I’ve been thinking a lot this summer about the appeal of the beach, the privilege of the beach, and the freedom of the beach. Characters in movies head to the beach to break free of their worlds and have revelations (this year’s Oscar winner Moonlight is a particularly indelible example of that tradition). It’s the end of the world for all practical purposes, even now that we (most of us) know that the Earth isn’t flat. The beach is romantic because of its blankness, its lack of structure; the comparatively alien nature of the land tells us that the normal rules of society might not apply here. The vastness of the ocean makes us feel small, but in that smallness might come liberation.
But there’s certainly a spectrum between, say, the seemingly endless sandy expanses on the coast of Southern California and Coney Island, a beach so thoroughly colonized that it’s become a sort of society of its own. It serves as the backdrop for Eliza Hittman’s Beach Rats, and through the eyes of her protagonist, Frankie (newcomer Harris Dickinson), it’s a young-adult wasteland, a gossipy, soda-pop-and-oxys hive with its own social conventions and norms. For Frankie, it’s suffocating, and when a pretty young thing (Madeline Weinstein) tries to create a moment with him under the fireworks, he goes cold. Whatever liberation this girl — as well as his crew of gangly bros — are deriving from the deep Brooklyn summer, he isn’t able to access.
Frankie is questioning his sexuality, and by the time we meet him he’s already discovered a different kind of anonymous liberation: A gay cam site where he chats with and awkwardly stares at men of all ages and shapes, slack-jawed, actively trying to figure out what he’s feeling in the glow of his computer screen. When he does eventually start meeting up with them, he insists he’s not gay. It’s already a tumultuous summer for him: His father is dying of cancer, and his home is shadowy and cold, as if already anticipating the loss to come. Hittman makes us understand all the stress and grief and horniness holistically. When he eventually starts dating the girl from the beach, he’s about as emotionally available as one would expect.

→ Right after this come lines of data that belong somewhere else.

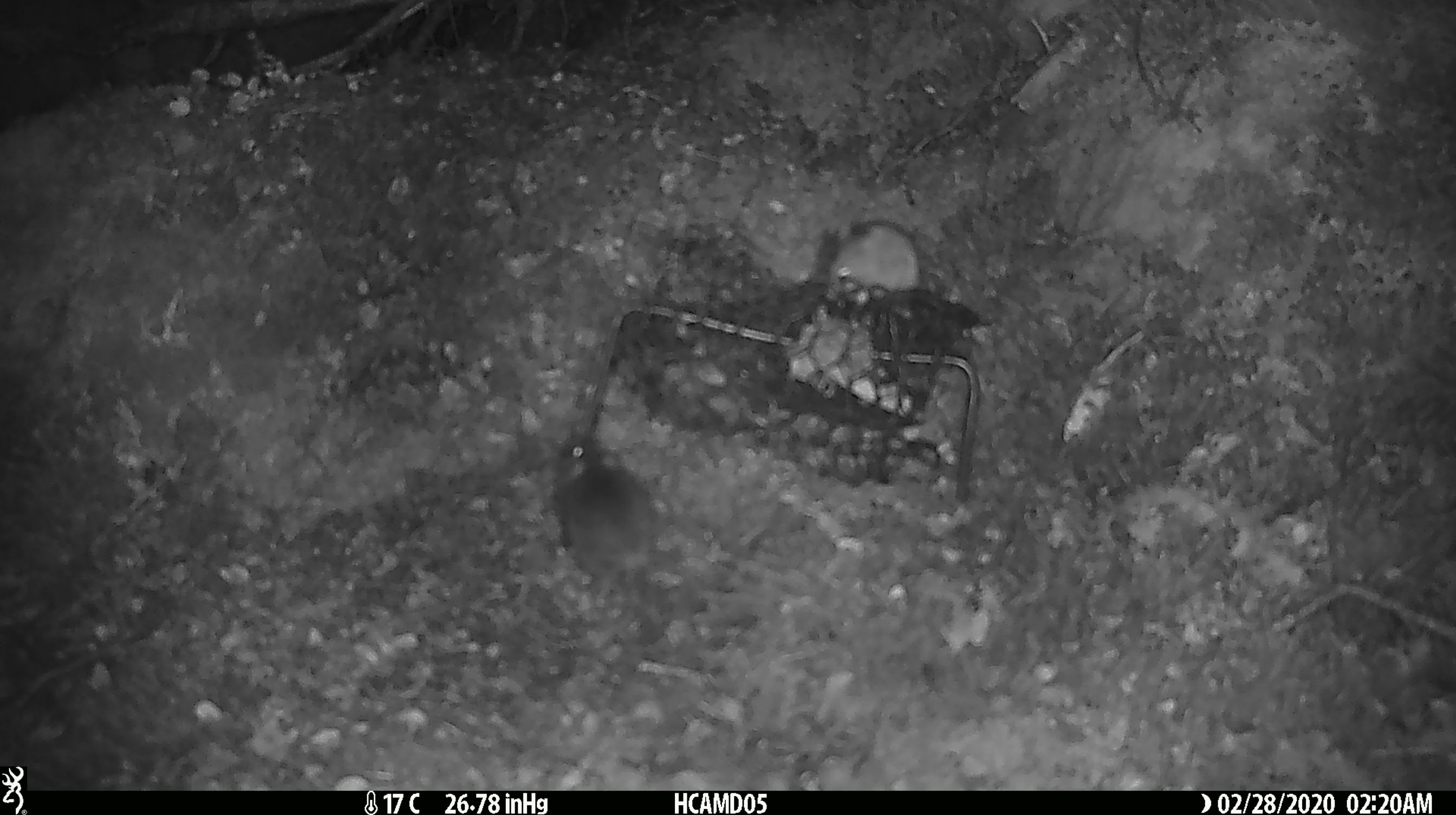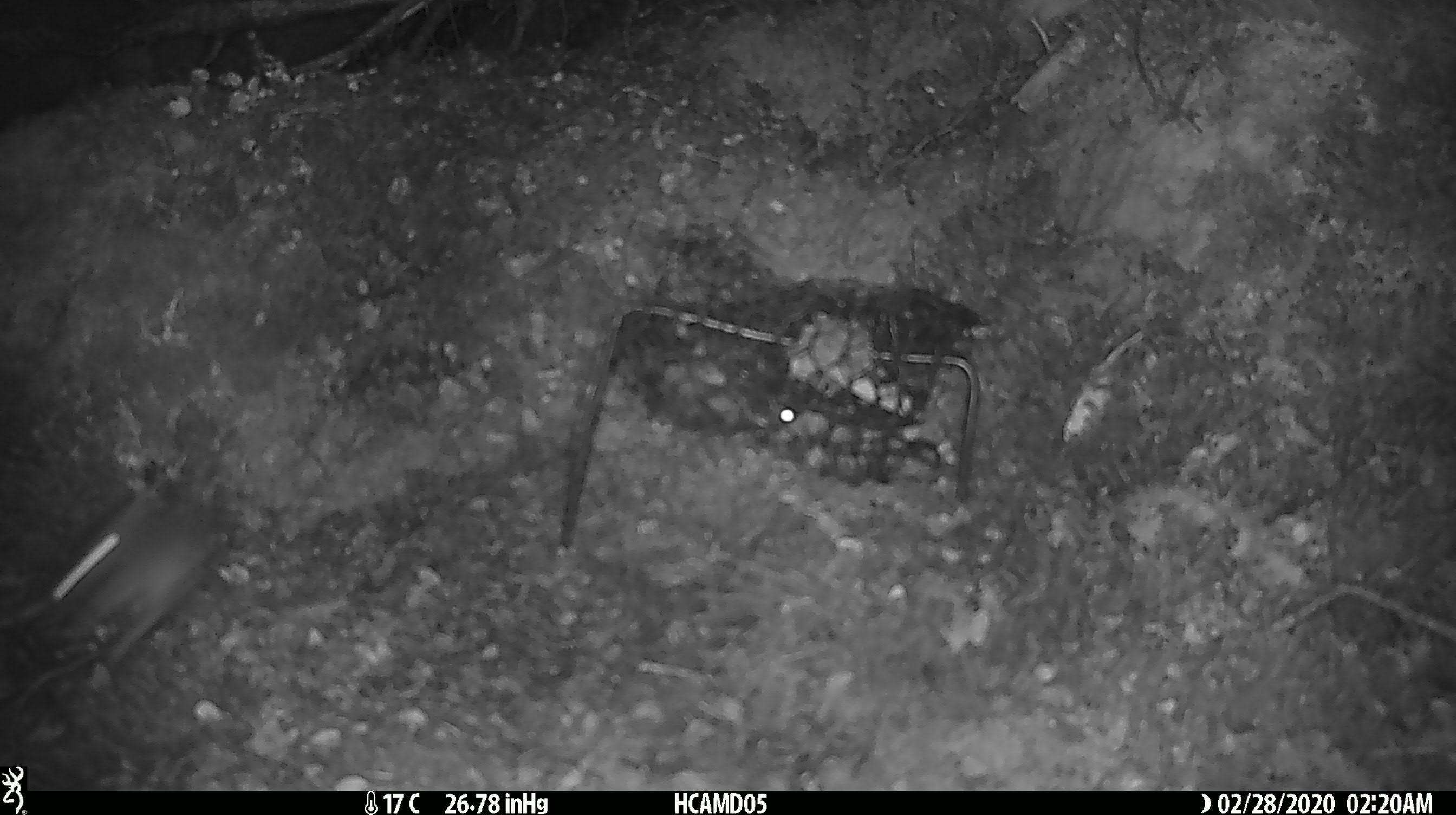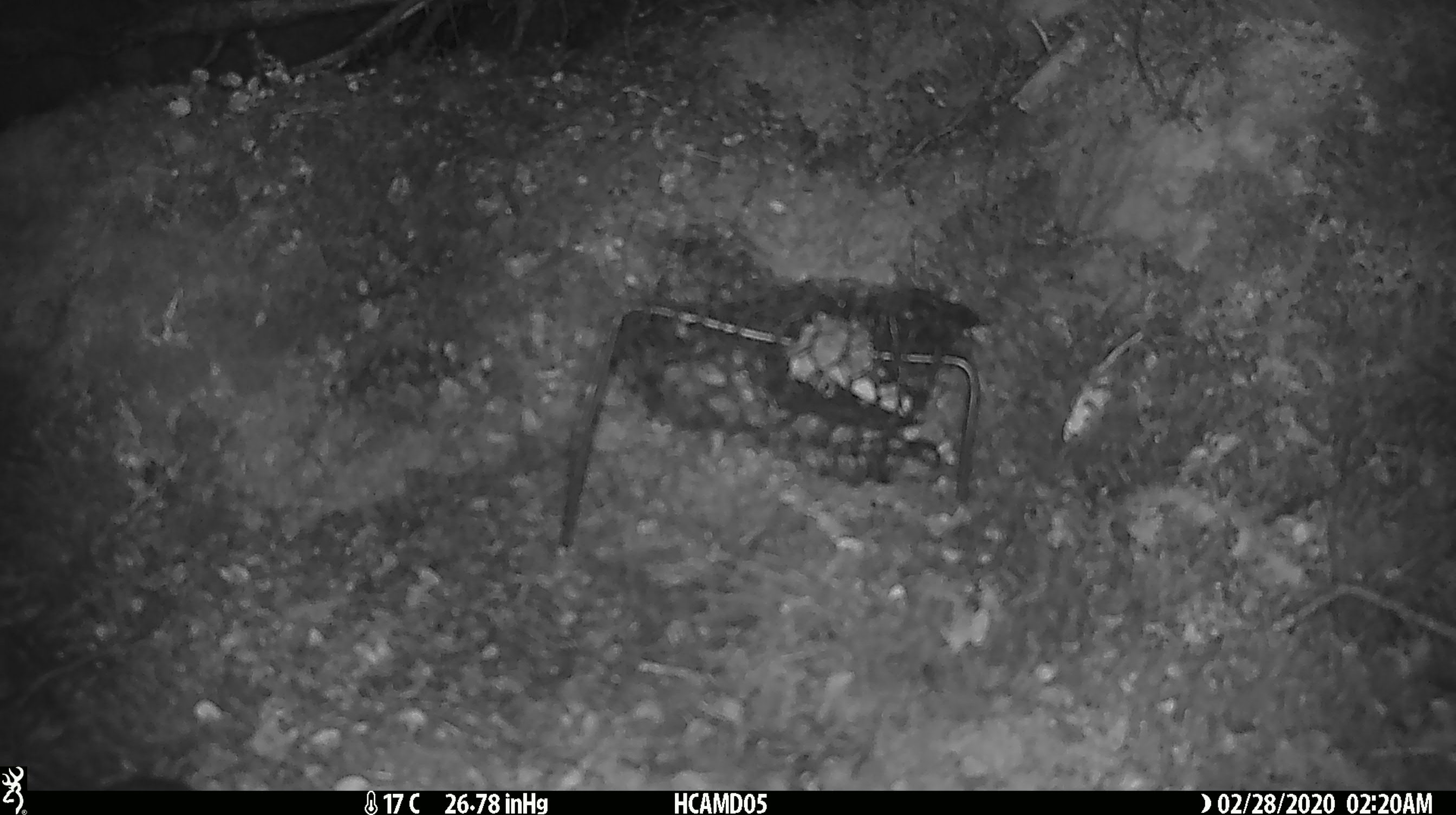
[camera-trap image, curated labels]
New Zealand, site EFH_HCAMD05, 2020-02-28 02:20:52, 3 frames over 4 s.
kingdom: Animalia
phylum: Chordata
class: Mammalia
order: Rodentia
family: Muridae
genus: Mus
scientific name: Mus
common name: mouse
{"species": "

Like Frankie, Beach Rats is short on words, and the nature of the dialogue we do get made me wish we were even a little bit shorter on them. It’s a film about a young man who has lost his father, isn’t sure what he wants out of adulthood, and who has come of age in a milieu that hasn’t given him the faculties to express and deal with the emotions he’s feeling. The film is at its best when it lets Dickinson’s deceptively blank face and Hélène Louvart’s lyrically natural cinematography tell the story, which is far more informed by mood than events. In fact, when a particularly plotty twist rears its head right at the third-act line, I was a bit taken out of the film, not least because it was incredibly unbelievable.
Still, Hittman’s skill as an impressionistic filmmaker, giving us enough glimpses that we can fill in the whole, makes for an incredibly engaging viewing experience. Like Frankie, it’s not that interested in big explosions, or a grand finale. But Frankie keeps a looping video of the fireworks as the screen saver for his secret-filled computer, and it feels like a wistful kind of vision-boarding, imagining a day when he’ll feel what everyone else feels when they look up at the explosions on a warm night at the beach.